TASK INSTRUCTIONS -
A) Summarize the passage on Moshoeshoe in two sentences.
B) Quote the passage on Moshoeshoe word for word. Begin at the words "These are but" and stop after "indeed African society.".
C) Render this sentence from the passage on Moshoeshoe in Spanish: "Their legacy is real – and Moshoeshoe’s role can not be overstated."

EXTRACT -
========================================================================

These are but some of the qualities which belie the notion that all 19th century African leaders were merely marauders and conquerors that gained their ascendancy through violence. Instead Moshoeshoe is a prime example of the human-centred, democratic and pluralist roots of South African, indeed African society.

The Moshoeshoe project that we have initiated (of which the documentary, called “The Renaissance King”, forms but one part) derives from our location as a university in the Free State, a province with a particular history and a particular political culture that developed as a result of this very model of leadership. This province has benefited tremendously from leaders such as Moshoeshoe and president MT Steyn, both of whom many observers credit with establishing a climate of tolerance, respect for diversity of opinion, political accommodation and peaceful methods of pursuing political objectives in the province. Their legacy is real – and Moshoeshoe’s role can not be overstated.

========================================================================

ENTRIES PROVIDED -
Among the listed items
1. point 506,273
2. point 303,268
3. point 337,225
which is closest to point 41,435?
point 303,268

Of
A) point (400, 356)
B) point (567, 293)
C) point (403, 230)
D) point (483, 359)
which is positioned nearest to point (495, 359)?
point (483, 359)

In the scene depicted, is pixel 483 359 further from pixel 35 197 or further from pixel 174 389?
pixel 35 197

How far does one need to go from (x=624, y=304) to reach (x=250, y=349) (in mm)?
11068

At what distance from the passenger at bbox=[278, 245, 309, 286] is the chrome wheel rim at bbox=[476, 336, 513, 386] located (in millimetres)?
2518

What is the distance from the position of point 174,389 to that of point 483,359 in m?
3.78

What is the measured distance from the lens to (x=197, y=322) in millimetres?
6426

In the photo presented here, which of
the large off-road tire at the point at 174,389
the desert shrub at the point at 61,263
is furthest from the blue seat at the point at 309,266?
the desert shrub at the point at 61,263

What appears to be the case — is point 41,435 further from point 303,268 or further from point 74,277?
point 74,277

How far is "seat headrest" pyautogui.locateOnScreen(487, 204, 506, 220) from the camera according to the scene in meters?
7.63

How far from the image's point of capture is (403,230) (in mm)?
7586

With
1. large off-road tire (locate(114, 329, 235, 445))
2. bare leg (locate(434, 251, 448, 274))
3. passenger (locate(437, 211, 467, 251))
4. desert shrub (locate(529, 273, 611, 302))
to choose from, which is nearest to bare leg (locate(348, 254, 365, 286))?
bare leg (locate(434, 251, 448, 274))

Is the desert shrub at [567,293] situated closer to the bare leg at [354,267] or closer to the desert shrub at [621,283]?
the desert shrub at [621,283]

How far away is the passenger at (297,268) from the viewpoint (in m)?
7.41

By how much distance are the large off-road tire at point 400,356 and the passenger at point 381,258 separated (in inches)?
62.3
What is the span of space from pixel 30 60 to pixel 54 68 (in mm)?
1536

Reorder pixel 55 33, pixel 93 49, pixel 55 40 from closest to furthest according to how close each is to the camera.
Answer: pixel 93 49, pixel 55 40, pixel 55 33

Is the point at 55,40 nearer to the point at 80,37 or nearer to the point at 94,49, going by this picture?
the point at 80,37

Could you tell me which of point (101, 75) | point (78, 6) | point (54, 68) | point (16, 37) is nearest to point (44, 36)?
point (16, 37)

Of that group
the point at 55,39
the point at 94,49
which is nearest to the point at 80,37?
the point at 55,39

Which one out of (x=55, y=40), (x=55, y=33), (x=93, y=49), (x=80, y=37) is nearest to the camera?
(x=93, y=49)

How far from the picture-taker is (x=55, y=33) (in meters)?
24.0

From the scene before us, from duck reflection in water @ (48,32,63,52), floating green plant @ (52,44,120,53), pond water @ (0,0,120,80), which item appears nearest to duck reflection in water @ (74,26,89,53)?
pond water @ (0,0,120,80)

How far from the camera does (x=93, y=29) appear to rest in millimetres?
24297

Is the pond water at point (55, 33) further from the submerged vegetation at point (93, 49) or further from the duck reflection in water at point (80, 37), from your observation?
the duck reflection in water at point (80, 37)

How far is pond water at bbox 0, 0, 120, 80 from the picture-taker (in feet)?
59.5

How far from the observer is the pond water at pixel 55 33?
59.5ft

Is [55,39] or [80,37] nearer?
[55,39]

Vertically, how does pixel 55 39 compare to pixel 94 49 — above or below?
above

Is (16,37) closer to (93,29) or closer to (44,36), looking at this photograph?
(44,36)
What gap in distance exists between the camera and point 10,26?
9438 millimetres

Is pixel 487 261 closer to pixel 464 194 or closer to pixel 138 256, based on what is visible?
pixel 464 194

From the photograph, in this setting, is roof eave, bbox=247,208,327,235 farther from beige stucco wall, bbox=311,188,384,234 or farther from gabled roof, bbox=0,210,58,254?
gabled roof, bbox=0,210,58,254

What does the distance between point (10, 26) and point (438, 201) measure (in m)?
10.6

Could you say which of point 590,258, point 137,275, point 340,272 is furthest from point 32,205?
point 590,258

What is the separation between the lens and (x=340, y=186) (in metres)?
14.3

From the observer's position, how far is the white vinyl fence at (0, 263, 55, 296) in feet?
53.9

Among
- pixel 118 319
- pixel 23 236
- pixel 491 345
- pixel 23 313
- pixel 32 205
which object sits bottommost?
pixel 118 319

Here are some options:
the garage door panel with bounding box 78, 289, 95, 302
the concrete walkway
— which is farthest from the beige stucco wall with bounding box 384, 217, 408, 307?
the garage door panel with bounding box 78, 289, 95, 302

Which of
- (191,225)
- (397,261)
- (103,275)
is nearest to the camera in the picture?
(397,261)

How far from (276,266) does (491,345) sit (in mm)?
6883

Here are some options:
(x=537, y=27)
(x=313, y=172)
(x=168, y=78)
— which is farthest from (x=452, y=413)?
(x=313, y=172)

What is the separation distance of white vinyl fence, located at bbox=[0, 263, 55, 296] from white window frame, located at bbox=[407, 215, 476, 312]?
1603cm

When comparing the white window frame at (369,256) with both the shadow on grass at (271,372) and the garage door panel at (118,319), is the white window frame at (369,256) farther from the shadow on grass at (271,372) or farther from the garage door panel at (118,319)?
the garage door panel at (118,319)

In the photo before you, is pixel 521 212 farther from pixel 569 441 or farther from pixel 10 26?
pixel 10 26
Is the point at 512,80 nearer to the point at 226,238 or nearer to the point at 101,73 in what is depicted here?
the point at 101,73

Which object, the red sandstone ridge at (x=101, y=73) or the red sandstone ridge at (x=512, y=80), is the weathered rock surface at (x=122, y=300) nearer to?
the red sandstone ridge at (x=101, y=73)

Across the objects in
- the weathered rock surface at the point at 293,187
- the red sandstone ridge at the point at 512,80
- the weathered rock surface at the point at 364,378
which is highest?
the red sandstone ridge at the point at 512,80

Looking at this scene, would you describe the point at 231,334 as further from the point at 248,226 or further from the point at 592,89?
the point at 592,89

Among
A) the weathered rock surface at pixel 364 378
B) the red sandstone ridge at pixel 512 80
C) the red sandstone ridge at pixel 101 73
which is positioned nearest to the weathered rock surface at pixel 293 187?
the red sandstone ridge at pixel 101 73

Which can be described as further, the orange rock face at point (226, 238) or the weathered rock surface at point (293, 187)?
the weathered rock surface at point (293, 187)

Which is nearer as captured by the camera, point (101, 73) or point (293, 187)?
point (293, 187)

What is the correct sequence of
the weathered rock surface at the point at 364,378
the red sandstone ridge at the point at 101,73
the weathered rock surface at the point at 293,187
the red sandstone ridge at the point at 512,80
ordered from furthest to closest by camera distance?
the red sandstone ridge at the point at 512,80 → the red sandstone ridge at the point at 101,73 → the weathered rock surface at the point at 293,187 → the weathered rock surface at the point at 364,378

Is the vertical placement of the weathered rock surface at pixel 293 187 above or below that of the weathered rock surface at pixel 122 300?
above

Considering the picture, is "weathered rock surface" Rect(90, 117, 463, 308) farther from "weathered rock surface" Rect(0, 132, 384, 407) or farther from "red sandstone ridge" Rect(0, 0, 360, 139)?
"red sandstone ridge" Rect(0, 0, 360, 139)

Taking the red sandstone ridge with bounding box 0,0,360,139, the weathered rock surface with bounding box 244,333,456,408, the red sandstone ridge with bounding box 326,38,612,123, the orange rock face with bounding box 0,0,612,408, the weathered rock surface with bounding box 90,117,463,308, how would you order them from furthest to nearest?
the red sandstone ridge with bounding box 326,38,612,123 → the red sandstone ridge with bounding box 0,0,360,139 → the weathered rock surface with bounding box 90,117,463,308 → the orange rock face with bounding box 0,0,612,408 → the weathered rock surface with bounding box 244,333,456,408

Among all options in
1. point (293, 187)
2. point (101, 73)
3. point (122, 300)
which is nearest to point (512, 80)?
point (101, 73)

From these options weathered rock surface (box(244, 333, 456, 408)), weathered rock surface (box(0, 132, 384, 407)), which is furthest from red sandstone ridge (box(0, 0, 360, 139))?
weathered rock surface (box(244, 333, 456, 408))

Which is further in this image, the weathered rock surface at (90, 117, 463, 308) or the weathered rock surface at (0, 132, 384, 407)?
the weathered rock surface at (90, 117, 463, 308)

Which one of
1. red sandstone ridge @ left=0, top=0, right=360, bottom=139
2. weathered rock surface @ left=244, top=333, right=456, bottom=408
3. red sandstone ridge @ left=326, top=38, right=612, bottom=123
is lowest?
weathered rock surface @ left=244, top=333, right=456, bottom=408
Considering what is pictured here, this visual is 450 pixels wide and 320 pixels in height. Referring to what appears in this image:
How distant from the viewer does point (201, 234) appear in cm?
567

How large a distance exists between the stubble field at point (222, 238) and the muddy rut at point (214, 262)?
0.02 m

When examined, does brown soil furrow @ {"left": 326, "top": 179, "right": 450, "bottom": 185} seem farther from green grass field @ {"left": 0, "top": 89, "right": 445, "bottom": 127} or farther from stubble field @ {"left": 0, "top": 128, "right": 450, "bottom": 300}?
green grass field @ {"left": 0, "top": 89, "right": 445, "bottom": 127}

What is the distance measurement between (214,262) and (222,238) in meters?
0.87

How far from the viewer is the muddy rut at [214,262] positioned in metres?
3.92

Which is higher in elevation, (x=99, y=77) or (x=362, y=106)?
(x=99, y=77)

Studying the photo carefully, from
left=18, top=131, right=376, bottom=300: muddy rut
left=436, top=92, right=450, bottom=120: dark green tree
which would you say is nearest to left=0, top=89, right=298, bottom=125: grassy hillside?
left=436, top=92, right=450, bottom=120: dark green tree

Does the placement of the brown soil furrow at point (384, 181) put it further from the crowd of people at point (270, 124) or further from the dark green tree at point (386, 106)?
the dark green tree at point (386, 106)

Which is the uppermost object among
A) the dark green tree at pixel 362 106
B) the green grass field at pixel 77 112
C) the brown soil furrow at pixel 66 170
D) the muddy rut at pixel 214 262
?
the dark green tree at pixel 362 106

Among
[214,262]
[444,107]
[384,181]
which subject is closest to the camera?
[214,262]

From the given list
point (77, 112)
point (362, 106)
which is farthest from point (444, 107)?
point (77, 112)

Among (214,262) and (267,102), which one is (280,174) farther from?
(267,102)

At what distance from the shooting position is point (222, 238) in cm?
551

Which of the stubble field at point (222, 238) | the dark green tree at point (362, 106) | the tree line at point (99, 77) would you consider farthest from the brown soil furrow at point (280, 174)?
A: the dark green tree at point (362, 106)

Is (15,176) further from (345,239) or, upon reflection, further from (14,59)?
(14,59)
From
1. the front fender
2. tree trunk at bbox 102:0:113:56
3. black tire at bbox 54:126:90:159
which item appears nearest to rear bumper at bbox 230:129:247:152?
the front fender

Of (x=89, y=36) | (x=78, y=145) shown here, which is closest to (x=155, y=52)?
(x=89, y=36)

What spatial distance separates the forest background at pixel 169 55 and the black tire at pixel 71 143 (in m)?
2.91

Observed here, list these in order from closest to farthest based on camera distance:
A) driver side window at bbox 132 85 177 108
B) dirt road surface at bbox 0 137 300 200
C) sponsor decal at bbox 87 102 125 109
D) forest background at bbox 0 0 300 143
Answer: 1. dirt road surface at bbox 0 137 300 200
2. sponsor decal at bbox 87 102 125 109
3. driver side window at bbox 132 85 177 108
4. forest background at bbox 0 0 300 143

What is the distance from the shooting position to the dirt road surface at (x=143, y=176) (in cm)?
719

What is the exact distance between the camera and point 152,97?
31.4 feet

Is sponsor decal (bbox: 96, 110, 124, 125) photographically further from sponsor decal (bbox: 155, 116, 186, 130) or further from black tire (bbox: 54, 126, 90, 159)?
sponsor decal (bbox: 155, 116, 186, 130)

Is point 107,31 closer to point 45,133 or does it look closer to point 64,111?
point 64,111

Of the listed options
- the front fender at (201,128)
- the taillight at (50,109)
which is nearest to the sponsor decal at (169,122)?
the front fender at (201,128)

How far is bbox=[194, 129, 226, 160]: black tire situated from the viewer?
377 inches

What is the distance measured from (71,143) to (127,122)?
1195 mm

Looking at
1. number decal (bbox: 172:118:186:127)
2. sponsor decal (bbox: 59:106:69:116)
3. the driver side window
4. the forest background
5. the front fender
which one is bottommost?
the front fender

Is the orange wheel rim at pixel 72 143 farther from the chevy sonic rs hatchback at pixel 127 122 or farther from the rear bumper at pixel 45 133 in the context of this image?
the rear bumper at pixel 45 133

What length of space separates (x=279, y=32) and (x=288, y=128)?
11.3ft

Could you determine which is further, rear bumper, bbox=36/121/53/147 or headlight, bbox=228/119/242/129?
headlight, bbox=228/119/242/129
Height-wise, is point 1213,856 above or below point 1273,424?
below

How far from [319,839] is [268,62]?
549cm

========================================================================

RESPONSES BY TASK -
A) Moshoeshoe challenges the idea that all 19th century African leaders were merely marauders and conquerors who rose through violence, and he shows the human-centered, democratic and pluralist roots of African society. The university's Moshoeshoe project, which includes the documentary "The Renaissance King," grows out of its location in the Free State, where many observers credit Moshoeshoe and president MT Steyn with building a climate of tolerance, respect for diverse opinion, political accommodation and peaceful politics.

B)
These are but some of the qualities which belie the notion that all 19th century African leaders were merely marauders and conquerors that gained their ascendancy through violence. Instead Moshoeshoe is a prime example of the human-centred, democratic and pluralist roots of South African, indeed African society.

C) Su legado es real, y el papel de Moshoeshoe no puede sobrestimarse.